The Department of Energy has shied away from discussions about settling a $200-million lawsuit filed by CB&I AREVA MOX Services, which is building a massive plutonium-disposal facility at the Savannah River Site in Aiken, S.C., the contractor alleged in a Friday court filing.
MOX Services sued the Department of Energy’s National Nuclear Security Administration (NNSA) for damages last year, claiming the agency improperly withheld payments under a 1999 contract to build the Mixed Oxide Fuel Fabrication Facility (MFFF). The plant, long-delayed and over budget after what MOX Services says are the NNSA’s mistakes executing the project, would turn 34 metric tons of weapon-grade plutonium into fuel for commercial nuclear reactors.
In early February, MOX Services said the NNSA made overtures about settling the lawsuit, plus two other pending suits involving MFFF and the facility’s host state of South Carolina. Since then, however, the agency “has not committed to participating in the global settlement conference previously contemplated by the parties,” MOX Services said in Friday’s filing before U.S. Court of Federal Claims Judge Thomas Wheeler.

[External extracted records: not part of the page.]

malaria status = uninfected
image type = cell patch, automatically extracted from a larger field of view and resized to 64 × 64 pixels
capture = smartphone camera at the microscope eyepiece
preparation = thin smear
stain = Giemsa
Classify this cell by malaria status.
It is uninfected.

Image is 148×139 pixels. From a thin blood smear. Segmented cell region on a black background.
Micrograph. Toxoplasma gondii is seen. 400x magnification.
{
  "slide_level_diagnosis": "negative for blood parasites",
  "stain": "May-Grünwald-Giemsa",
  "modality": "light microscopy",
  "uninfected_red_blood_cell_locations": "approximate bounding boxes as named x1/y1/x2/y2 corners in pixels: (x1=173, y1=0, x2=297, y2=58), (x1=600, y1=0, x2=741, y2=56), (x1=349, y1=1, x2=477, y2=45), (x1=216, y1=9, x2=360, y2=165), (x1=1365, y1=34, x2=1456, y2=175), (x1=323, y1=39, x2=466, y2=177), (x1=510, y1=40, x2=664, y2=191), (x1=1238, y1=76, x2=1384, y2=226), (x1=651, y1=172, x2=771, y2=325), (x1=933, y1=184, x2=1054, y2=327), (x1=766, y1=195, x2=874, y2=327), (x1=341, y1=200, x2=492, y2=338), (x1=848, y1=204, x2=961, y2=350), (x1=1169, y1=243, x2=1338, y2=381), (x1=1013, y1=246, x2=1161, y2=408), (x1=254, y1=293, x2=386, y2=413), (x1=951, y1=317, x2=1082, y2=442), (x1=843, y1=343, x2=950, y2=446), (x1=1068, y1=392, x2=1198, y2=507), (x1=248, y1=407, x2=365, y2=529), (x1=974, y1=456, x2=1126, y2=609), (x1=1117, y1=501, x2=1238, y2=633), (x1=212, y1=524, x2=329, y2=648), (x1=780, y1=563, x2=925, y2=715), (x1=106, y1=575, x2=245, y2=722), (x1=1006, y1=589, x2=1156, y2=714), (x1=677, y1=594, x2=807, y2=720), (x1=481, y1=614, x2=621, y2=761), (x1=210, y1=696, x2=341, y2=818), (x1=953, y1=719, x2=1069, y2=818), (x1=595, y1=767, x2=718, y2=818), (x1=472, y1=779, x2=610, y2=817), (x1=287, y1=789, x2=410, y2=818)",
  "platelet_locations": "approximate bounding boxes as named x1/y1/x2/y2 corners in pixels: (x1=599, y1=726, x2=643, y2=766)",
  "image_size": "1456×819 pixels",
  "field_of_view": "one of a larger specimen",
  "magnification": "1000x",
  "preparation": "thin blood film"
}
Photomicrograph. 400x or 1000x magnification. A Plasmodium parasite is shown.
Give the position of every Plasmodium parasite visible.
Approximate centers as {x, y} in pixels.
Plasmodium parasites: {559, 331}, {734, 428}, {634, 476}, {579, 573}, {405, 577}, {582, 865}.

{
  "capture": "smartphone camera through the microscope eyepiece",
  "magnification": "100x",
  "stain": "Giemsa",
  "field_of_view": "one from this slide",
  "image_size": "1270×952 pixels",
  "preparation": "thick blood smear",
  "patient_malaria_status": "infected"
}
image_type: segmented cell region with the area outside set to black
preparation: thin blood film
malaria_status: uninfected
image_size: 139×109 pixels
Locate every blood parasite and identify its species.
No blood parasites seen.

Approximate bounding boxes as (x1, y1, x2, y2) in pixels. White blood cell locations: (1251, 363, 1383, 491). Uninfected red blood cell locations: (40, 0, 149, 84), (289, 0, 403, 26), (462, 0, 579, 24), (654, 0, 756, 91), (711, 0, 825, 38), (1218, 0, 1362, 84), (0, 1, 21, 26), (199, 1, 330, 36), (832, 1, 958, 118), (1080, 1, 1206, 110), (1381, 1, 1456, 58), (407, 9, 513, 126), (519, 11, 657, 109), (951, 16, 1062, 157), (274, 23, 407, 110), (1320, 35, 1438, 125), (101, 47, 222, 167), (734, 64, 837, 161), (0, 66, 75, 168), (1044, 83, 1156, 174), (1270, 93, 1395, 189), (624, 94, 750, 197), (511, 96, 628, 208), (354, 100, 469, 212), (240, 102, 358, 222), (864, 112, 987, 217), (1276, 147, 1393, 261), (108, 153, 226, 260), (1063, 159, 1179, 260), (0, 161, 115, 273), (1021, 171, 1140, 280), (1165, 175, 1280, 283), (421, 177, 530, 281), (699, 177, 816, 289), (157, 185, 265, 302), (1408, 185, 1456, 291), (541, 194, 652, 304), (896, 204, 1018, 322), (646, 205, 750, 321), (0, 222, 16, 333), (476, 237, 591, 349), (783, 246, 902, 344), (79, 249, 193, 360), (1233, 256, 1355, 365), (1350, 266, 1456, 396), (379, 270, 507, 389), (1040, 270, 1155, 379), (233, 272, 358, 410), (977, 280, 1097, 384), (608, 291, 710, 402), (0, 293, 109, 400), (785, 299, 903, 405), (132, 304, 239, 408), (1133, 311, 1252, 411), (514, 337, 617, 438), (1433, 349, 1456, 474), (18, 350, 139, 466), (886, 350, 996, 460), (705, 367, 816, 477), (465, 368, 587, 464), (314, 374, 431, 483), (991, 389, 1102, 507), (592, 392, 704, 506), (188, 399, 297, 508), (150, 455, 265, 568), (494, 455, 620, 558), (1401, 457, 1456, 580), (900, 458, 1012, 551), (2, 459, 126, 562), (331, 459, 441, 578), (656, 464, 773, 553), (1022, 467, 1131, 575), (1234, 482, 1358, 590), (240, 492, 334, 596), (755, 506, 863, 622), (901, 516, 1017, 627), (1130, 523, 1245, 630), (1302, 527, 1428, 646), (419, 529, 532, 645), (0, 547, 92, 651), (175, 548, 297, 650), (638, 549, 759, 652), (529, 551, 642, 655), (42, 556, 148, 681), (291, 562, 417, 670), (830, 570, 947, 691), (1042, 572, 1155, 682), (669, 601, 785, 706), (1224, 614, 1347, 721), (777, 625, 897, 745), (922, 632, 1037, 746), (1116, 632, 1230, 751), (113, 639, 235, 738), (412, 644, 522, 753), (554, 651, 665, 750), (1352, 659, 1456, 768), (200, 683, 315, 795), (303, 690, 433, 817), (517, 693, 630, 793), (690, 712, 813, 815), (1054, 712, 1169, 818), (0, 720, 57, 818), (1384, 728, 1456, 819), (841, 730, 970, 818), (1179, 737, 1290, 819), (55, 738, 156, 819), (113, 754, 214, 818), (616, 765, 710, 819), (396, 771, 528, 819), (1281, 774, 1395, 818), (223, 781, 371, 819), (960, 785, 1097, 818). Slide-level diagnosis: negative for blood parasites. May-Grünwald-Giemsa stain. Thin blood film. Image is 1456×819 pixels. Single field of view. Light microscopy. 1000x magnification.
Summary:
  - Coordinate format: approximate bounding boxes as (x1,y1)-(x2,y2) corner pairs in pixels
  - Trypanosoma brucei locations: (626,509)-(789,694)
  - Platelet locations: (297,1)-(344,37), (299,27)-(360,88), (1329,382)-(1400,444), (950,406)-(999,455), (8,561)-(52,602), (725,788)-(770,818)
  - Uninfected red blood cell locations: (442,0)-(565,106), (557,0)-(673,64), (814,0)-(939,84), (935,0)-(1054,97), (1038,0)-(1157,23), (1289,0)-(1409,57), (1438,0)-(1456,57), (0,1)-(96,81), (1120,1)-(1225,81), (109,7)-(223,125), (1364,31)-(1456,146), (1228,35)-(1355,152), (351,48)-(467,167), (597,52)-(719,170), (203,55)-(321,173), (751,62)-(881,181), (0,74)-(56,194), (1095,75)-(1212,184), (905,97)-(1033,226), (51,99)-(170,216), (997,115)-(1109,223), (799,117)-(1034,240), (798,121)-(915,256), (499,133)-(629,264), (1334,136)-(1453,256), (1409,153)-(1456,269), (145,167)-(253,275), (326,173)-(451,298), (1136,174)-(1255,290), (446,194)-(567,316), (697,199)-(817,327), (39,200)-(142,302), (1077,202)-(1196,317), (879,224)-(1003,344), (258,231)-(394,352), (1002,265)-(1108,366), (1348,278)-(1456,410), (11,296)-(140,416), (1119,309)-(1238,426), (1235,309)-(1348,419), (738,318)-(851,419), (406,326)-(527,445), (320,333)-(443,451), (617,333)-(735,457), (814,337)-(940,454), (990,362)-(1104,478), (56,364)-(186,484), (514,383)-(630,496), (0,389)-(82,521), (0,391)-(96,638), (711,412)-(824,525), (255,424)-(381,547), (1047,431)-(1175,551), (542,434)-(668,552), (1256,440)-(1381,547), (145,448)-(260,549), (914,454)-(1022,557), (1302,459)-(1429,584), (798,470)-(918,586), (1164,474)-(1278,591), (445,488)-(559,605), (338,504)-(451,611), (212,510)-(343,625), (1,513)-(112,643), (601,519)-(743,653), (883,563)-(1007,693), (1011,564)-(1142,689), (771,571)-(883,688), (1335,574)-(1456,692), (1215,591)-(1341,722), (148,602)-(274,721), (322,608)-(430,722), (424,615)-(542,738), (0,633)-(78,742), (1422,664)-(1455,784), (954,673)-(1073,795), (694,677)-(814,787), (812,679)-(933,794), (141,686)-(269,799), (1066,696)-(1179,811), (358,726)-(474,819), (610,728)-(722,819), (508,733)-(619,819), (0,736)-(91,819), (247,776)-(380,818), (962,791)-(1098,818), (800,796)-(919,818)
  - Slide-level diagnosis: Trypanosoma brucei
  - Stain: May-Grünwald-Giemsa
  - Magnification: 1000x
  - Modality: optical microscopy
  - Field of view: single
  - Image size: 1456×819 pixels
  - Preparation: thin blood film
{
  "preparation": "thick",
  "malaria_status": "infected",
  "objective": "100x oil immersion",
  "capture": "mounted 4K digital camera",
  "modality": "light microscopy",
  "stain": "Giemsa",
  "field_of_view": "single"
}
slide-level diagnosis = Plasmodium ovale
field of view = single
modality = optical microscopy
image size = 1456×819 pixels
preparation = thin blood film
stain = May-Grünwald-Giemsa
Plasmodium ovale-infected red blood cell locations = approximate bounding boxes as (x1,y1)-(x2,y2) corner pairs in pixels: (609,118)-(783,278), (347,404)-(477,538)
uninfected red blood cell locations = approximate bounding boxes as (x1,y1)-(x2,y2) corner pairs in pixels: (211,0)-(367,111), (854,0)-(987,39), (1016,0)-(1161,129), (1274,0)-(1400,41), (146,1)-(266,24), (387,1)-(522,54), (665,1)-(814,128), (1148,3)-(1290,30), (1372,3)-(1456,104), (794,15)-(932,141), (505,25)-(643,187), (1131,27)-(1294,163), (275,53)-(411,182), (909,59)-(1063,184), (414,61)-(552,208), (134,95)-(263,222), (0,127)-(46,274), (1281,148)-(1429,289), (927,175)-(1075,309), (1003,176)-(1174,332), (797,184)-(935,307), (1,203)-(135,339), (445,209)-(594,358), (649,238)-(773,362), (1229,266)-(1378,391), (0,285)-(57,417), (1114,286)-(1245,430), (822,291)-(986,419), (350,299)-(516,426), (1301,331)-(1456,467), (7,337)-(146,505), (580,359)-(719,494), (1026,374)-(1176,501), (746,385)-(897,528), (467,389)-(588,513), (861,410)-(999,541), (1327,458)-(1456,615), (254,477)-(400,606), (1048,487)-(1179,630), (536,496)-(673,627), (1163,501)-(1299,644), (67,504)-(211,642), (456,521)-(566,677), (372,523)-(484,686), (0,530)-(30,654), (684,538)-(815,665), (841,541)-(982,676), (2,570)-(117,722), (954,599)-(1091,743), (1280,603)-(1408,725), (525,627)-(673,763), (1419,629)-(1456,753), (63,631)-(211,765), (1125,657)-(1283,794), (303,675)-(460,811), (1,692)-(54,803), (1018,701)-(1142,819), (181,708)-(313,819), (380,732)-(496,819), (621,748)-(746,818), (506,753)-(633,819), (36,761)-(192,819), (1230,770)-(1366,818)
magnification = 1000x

MOX Services on Friday requested Wheeler reconsider a decision earlier this month that delayed a ruling on the company’s request for a swift partial payment in the lawsuit. The judge on Friday ordered the NNSA to respond to MOX Services’ latest motion by March 2.
The NNSA proposed canceling MFFF in 2015, potentially costing MOX Services billions of dollars in revenue and stranding some plutonium at least temporarily in South Carolina. The DOE branch said it would be cheaper to instead dilute the plutonium at proposed Savannah River Site facilities, mix the resulting material with concrete, and bury the mixture at DOE’s deep-underground Waste Isolation Pilot Plant near Calrsbad, N.M.
After the NNSA awarded the MFFF contract, MOX Services’ predecessor company thought the facility would cost around $4 billion and be built by 2016. The contractor now thinks it will cost about $10 billion and take until 2029. The federal government thinks it will cost even more and take even longer. The NNSA has already spent some $5 billion on the facility.